He could still fire but it would be suicide. Even if they were lucky enough to score a hit, they would never live to see the Reagan sink.

“Descend to eighty meters, medium rate.”

“Aye, sir,” answered the engineer, his voice quavering.

“Ahead three knots.”

Not too fast. Slow and easy. Just enough to give the planes effectiveness.
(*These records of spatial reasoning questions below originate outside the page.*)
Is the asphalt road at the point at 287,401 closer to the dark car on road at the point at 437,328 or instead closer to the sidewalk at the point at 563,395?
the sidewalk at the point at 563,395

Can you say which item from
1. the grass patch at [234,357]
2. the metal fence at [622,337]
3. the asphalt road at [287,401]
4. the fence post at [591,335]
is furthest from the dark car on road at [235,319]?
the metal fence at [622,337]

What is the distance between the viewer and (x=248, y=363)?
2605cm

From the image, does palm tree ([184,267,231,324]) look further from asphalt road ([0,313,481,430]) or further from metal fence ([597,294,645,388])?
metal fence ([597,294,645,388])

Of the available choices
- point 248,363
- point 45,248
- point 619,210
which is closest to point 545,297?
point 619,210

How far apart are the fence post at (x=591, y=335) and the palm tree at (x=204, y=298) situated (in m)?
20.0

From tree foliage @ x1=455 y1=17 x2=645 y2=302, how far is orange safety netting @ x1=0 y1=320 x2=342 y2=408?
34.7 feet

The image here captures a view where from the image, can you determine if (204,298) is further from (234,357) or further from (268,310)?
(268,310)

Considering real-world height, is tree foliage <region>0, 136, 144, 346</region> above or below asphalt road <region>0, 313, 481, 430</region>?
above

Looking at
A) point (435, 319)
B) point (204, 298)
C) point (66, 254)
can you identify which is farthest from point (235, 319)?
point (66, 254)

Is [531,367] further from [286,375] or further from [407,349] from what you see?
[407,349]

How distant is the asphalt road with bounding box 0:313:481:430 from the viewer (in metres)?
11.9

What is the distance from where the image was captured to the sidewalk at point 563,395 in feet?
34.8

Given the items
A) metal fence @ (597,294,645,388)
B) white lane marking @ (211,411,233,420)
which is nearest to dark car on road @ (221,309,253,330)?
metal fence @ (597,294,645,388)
At less than five knots, running on the electric motors, the Kilo class was virtually noiseless. He wanted nothing more than a silent descent back to the relative safety beneath the thermal layer.

As the Mourmetz’s bow tilted down, Manilov’s mind raced through the possibilities. What had they detected? Just the tip of the periscope. A few sweeps of the radar, an imperceptible trace, then nothing. They would investigate, but if Manilov was quick and careful, they would detect nothing more.

He ordered the planesman to level the sub. The Ilia Mourmetz was running for its life.

* * *

Hurry, darkness.

B.J. ran, her heart pounding not so much from the exertion as from pure terror. Keep running, she commanded herself. Keep them behind you.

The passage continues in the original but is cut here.